EXERCISE INSTRUCTIONS — List every line in the entries below that contains the word "headdress".

[Entries from a spatial reasoning dataset]
— start —
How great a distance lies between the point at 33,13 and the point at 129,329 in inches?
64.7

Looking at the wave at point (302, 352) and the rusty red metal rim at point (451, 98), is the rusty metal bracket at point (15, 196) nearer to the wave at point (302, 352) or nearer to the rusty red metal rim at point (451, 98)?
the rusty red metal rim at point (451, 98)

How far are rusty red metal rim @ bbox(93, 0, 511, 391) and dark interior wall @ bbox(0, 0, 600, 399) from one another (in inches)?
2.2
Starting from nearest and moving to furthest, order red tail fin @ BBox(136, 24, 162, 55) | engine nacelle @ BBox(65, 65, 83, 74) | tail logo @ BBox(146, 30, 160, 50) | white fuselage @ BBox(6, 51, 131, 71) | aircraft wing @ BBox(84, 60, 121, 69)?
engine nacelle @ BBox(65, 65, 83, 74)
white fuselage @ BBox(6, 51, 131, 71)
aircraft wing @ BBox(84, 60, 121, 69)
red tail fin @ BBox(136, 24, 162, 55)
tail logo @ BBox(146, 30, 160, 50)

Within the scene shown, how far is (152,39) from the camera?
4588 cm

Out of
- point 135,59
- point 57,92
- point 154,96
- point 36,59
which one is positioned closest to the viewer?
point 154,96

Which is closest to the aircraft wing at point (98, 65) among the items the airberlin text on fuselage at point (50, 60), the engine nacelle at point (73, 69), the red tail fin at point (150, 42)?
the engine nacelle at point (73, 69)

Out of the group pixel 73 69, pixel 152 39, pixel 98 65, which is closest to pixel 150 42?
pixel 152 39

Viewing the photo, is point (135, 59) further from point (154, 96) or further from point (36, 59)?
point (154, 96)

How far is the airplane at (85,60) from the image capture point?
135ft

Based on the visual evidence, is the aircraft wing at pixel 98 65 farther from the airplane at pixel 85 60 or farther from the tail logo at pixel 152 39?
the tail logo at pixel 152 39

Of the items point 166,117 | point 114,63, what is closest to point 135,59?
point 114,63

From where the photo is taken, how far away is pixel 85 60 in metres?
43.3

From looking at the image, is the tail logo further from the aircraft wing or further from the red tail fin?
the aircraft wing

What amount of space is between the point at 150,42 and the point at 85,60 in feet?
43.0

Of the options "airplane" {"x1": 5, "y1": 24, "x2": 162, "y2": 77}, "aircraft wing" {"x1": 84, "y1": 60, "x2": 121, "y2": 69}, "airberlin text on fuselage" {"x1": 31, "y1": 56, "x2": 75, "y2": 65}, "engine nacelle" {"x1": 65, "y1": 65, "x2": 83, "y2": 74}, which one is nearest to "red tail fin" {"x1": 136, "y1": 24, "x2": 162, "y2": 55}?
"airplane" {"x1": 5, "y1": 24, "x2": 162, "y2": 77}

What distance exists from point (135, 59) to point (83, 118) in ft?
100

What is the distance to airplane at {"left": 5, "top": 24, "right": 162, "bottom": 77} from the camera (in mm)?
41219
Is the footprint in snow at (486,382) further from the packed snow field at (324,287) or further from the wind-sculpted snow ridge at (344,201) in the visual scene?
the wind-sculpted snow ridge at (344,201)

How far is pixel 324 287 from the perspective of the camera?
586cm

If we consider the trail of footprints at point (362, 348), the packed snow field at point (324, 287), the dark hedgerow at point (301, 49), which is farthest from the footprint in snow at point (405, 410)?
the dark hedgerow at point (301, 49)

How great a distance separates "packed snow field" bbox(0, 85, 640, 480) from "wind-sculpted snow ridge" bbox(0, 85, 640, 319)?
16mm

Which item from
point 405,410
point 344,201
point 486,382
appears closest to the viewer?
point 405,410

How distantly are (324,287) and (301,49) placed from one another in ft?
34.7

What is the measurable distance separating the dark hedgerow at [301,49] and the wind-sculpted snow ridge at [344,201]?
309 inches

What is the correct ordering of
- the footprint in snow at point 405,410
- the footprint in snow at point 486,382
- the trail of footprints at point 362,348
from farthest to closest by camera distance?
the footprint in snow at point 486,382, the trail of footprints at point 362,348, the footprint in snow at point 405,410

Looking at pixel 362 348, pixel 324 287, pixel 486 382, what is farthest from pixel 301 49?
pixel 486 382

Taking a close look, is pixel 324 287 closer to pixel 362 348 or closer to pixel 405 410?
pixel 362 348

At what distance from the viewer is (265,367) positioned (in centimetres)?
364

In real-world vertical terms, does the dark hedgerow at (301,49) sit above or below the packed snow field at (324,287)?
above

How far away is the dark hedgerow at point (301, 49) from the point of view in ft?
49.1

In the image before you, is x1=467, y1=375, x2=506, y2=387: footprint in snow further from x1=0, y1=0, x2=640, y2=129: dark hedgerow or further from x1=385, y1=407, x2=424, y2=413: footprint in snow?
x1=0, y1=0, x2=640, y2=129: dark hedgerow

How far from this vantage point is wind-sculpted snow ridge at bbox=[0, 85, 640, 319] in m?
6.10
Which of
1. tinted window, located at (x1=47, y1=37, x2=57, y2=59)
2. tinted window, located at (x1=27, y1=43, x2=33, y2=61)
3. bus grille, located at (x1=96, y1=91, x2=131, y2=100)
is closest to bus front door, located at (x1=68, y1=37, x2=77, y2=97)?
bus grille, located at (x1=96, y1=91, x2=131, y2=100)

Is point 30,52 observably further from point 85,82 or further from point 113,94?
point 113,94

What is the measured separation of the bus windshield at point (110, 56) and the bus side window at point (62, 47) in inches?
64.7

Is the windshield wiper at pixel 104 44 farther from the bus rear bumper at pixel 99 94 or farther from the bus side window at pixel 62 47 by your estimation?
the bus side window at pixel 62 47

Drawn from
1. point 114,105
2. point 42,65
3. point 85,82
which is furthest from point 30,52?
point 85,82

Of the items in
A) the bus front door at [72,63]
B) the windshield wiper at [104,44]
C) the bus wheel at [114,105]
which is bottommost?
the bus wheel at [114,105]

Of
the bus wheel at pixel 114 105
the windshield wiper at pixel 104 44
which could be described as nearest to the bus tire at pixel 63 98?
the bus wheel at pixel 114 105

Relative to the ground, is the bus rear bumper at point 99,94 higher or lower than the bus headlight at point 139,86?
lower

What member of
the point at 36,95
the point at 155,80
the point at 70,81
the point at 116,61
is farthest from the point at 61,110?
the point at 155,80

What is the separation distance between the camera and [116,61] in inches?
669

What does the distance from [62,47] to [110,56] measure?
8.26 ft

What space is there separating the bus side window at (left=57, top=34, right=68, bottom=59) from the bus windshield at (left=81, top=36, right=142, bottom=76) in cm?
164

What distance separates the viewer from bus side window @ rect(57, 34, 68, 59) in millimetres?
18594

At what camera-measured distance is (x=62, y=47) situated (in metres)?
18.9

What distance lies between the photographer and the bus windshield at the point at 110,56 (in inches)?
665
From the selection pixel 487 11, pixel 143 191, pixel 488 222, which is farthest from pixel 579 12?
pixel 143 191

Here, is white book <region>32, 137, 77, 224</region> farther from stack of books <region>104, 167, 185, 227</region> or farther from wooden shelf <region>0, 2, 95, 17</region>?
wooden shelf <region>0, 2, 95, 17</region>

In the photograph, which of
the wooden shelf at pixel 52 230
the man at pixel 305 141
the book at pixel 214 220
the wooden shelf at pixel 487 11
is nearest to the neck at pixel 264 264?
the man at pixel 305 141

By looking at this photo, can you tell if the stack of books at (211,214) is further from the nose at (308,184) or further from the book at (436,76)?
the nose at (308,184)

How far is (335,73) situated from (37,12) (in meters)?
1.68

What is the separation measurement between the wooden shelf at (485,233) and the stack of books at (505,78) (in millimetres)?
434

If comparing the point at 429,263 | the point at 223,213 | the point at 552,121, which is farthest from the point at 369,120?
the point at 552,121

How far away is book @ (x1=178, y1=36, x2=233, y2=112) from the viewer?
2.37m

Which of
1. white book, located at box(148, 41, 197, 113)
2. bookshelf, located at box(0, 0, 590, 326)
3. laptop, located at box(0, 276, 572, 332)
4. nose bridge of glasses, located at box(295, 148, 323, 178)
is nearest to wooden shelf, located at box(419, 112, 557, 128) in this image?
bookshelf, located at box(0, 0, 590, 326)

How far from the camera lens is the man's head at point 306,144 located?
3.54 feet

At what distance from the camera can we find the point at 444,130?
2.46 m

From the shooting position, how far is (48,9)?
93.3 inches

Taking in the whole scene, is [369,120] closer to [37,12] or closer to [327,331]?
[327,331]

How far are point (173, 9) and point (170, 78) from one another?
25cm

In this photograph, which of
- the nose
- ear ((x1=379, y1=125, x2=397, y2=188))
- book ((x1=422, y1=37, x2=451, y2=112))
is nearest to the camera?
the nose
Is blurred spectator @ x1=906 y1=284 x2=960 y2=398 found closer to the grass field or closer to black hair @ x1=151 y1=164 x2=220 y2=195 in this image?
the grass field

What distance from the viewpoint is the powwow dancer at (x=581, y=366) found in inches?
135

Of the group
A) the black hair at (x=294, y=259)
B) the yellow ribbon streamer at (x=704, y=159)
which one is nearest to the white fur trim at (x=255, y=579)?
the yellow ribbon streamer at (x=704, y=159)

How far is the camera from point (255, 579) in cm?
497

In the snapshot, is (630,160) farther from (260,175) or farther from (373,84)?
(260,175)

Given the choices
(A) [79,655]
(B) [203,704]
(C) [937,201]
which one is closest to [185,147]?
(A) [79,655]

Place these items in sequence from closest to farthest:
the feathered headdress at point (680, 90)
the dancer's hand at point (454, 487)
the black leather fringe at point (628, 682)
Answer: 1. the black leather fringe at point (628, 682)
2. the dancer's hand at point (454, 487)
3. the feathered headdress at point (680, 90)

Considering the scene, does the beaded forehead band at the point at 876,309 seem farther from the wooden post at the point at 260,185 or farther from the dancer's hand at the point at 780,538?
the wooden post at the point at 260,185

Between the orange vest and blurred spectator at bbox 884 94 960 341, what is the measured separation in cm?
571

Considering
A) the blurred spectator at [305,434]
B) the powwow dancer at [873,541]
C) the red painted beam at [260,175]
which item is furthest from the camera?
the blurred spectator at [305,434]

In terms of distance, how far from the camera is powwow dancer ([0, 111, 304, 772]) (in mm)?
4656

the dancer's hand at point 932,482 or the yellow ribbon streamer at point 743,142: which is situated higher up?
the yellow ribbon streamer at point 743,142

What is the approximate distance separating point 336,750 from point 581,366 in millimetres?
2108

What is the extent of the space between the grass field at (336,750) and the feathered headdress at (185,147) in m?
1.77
— end —
RESULT —
the feathered headdress at point (680, 90)
3. the feathered headdress at point (680, 90)
What is the extent of the space between the grass field at (336,750) and the feathered headdress at (185,147) in m?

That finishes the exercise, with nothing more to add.